Passage for review:
Introduction to System Architecture Design

Backend Army
Published in
11 min readJan 12, 2019


System Architecture Design sometimes simply known as System Design is a conceptual representation of the components and subcomponents that reflects the behaviour of a system.

System architects or solution architects are the people who know what components to choose for the specific use case, make right trade-offs with awareness of the bottlenecks in the overall system.

Usually, solution architects who have more years of experience tend to be good at system architecting because system design is an open-ended problem, there is no one correct solution.

Mostly it’s trial and error experiments done with right trade-offs. So, experience teaches you what components to choose based on the problem at hand but in order to gain that experience you need to start somewhere. That’s why I am writing this article for the developers who have never done system designs.

Today you are going to learn the basic components that are necessary to get started with system architecting. And principles to keep in mind while designing such systems.

Our new e-commerce startup.

Bonus, we will learn all these by designing the architecture for a real use case. We are going to build an e-commerce platform called Nozama.

Before we begin you should know about cloud providers. These days almost everyone uses public cloud.

Cloud providers are the companies that sell managed services like on-demand servers, databases and many other components. With a click of a button or by typing a command (if you may fancy it) you can spin up managed resources offered by them.

Some popular cloud providers are Amazon Web Services(AWS), Google Cloud Platform and Microsoft Azure.

Basic concepts

  1. Latency
  2. Throughput
  3. Bandwidth
  4. Vertical Scaling, Horizontal Scaling, Auto Scaling

These are the basic concepts you need to know to get started with system architecture. I will explain them one by one.

Latency, Throughput, Bandwidth

A better way to understand latency and throughput is imagining a bunch of cars moving from point A(source) to point B(destination) through an expressway.

An expressway with a capacity of 4 vehicles

The time taken for any given car to travel from source to destination is the latency experienced by that car. Latency is always the unit of time. One can say the latency for that specific red car is 5 minutes.

The maximum number of vehicles that can travel through this expressway is called bandwidth. Let’s say maximum 4 vehicles can go through this expressway. Then the bandwidth of this expressway is 4 vehicles/hour.

Material provided:
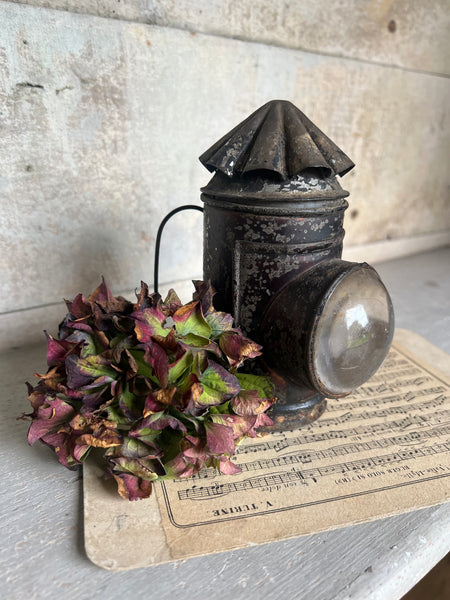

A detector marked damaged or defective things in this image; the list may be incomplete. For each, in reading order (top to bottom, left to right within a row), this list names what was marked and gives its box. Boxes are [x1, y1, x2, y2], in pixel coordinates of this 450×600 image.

rusty metal lantern [199, 101, 392, 428]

Exercise: Please state the name of the e-commerce platform the system design introduction builds as its example. The data can be left aside.

Answer: Nozama